(Source records)

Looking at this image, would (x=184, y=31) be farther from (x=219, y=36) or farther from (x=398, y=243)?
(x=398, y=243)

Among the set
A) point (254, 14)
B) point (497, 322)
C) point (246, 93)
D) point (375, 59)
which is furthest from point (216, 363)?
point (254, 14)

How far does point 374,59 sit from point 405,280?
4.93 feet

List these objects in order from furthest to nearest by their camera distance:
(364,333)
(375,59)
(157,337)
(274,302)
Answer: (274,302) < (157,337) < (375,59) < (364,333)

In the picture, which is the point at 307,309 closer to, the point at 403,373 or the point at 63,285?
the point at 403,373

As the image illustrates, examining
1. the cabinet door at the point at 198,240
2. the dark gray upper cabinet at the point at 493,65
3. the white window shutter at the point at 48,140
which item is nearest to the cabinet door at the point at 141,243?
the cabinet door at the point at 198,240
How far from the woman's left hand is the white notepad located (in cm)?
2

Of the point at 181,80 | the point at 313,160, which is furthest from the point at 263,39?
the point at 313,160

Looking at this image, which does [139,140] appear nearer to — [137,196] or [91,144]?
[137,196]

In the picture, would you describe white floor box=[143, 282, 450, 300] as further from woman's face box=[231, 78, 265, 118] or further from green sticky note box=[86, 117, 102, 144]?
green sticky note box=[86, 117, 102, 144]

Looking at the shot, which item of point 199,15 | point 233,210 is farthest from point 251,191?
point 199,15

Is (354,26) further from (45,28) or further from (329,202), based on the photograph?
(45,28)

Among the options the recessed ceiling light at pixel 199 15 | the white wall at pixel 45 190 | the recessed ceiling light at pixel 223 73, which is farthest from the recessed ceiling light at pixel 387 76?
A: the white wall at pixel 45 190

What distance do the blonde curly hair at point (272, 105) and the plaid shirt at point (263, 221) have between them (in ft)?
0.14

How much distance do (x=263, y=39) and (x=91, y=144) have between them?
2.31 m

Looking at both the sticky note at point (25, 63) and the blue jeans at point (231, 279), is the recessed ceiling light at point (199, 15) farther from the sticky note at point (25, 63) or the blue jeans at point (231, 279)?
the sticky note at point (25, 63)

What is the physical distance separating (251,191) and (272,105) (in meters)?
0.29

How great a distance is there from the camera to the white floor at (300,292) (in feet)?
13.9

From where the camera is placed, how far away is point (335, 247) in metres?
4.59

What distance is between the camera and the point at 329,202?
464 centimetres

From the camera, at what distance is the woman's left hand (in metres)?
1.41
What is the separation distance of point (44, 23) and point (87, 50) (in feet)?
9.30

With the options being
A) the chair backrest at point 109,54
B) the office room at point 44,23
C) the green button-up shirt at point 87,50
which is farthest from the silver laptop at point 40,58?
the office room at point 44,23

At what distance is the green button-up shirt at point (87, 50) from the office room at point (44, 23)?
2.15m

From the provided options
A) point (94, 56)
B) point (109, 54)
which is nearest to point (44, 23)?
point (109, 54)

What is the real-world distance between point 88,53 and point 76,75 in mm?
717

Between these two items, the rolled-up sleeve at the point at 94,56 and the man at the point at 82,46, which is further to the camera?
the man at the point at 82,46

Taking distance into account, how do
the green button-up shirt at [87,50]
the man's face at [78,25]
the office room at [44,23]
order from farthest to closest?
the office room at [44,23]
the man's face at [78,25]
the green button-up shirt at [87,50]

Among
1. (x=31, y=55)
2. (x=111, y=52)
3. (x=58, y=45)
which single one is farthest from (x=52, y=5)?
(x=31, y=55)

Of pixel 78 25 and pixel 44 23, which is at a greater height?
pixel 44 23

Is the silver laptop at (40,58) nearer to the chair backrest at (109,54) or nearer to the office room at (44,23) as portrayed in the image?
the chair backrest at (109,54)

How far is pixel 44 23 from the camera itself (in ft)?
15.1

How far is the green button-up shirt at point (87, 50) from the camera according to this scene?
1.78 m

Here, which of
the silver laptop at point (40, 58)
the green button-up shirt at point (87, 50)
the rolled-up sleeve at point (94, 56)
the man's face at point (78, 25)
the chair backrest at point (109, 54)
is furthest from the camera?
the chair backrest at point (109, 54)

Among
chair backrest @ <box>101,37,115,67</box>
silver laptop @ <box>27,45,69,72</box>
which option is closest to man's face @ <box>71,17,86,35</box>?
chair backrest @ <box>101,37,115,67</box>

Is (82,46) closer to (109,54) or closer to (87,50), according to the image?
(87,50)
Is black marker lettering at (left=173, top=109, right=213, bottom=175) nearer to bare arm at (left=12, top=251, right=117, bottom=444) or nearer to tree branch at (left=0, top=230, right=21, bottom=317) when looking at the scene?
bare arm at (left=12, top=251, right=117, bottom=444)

- **Written problem**: Output every entry shown above, exactly.

- **The response**:
Looking at this image, would (x=184, y=31) be farther from (x=219, y=36) or farther from (x=398, y=243)?
(x=398, y=243)

Among the set
A) point (254, 14)
B) point (497, 322)
C) point (246, 93)
D) point (375, 59)
which is furthest from point (216, 363)?
point (254, 14)

How far does point 374,59 sit from point 405,280?
4.93 feet

List these objects in order from furthest to nearest by their camera distance:
(364,333)
(375,59)
(157,337)
(274,302)
Answer: (274,302) < (157,337) < (375,59) < (364,333)

In the picture, which is the point at 307,309 closer to, the point at 403,373 or the point at 63,285?
the point at 403,373

As the image illustrates, examining
1. the cabinet door at the point at 198,240
2. the dark gray upper cabinet at the point at 493,65
3. the white window shutter at the point at 48,140
which item is nearest to the cabinet door at the point at 141,243?
the cabinet door at the point at 198,240
How far from the woman's left hand is the white notepad located (in cm)?
2

Of the point at 181,80 | the point at 313,160, which is furthest from the point at 263,39?
the point at 313,160

Looking at this image, which does [139,140] appear nearer to — [137,196] or [91,144]?
[137,196]

In the picture, would you describe white floor box=[143, 282, 450, 300] as further from woman's face box=[231, 78, 265, 118] or further from green sticky note box=[86, 117, 102, 144]?
green sticky note box=[86, 117, 102, 144]

Looking at the shot, which item of point 199,15 | point 233,210 is farthest from point 251,191?
point 199,15

Is (354,26) further from (45,28) or further from (329,202), based on the photograph?
(45,28)

Among the options the recessed ceiling light at pixel 199 15 | the white wall at pixel 45 190 | the recessed ceiling light at pixel 223 73, which is farthest from the recessed ceiling light at pixel 387 76?
A: the white wall at pixel 45 190

What distance do the blonde curly hair at point (272, 105) and the plaid shirt at point (263, 221) have between them (in ft)?
0.14

How much distance do (x=263, y=39) and (x=91, y=144) have between them?
2.31 m

Looking at both the sticky note at point (25, 63) and the blue jeans at point (231, 279), is the recessed ceiling light at point (199, 15) farther from the sticky note at point (25, 63) or the blue jeans at point (231, 279)?
the sticky note at point (25, 63)

What is the physical distance separating (251,191) and (272,105) (in meters)?
0.29

How great a distance is there from the camera to the white floor at (300,292) (in feet)?
13.9

From where the camera is placed, how far away is point (335, 247) in metres?
4.59

What distance is between the camera and the point at 329,202?
464 centimetres

From the camera, at what distance is the woman's left hand (in metres)?
1.41
What is the separation distance of point (44, 23) and point (87, 50) (in feet)?
9.30

With the options being
A) the chair backrest at point 109,54
B) the office room at point 44,23
C) the green button-up shirt at point 87,50
which is farthest from the silver laptop at point 40,58?
the office room at point 44,23

At what distance is the green button-up shirt at point (87, 50) from the office room at point (44, 23)?
2.15m

From the provided options
A) point (94, 56)
B) point (109, 54)
which is nearest to point (44, 23)?
point (109, 54)

What is the real-world distance between point 88,53 and point 76,75 in mm?
717

Between these two items, the rolled-up sleeve at the point at 94,56 and the man at the point at 82,46, which is further to the camera?
the man at the point at 82,46

Taking distance into account, how do
the green button-up shirt at [87,50]
the man's face at [78,25]
the office room at [44,23]
order from farthest to closest?
the office room at [44,23]
the man's face at [78,25]
the green button-up shirt at [87,50]

Among
1. (x=31, y=55)
2. (x=111, y=52)
3. (x=58, y=45)
which single one is farthest from (x=52, y=5)?
(x=31, y=55)

Of pixel 78 25 and pixel 44 23, which is at a greater height?
pixel 44 23

Is the silver laptop at (40,58) nearer to the chair backrest at (109,54) or nearer to the office room at (44,23) as portrayed in the image?
the chair backrest at (109,54)

How far is pixel 44 23 from the camera itself (in ft)?
15.1

How far is the green button-up shirt at point (87, 50) from the camera according to this scene?
1.78 m

Here, which of
the silver laptop at point (40, 58)
the green button-up shirt at point (87, 50)
the rolled-up sleeve at point (94, 56)
the man's face at point (78, 25)
the chair backrest at point (109, 54)
is furthest from the camera?
the chair backrest at point (109, 54)

Among
chair backrest @ <box>101,37,115,67</box>
silver laptop @ <box>27,45,69,72</box>
which option is closest to man's face @ <box>71,17,86,35</box>?
chair backrest @ <box>101,37,115,67</box>

Is (82,46) closer to (109,54) or closer to (87,50), according to the image?
(87,50)
Is black marker lettering at (left=173, top=109, right=213, bottom=175) nearer to bare arm at (left=12, top=251, right=117, bottom=444) or nearer to tree branch at (left=0, top=230, right=21, bottom=317) when looking at the scene?
bare arm at (left=12, top=251, right=117, bottom=444)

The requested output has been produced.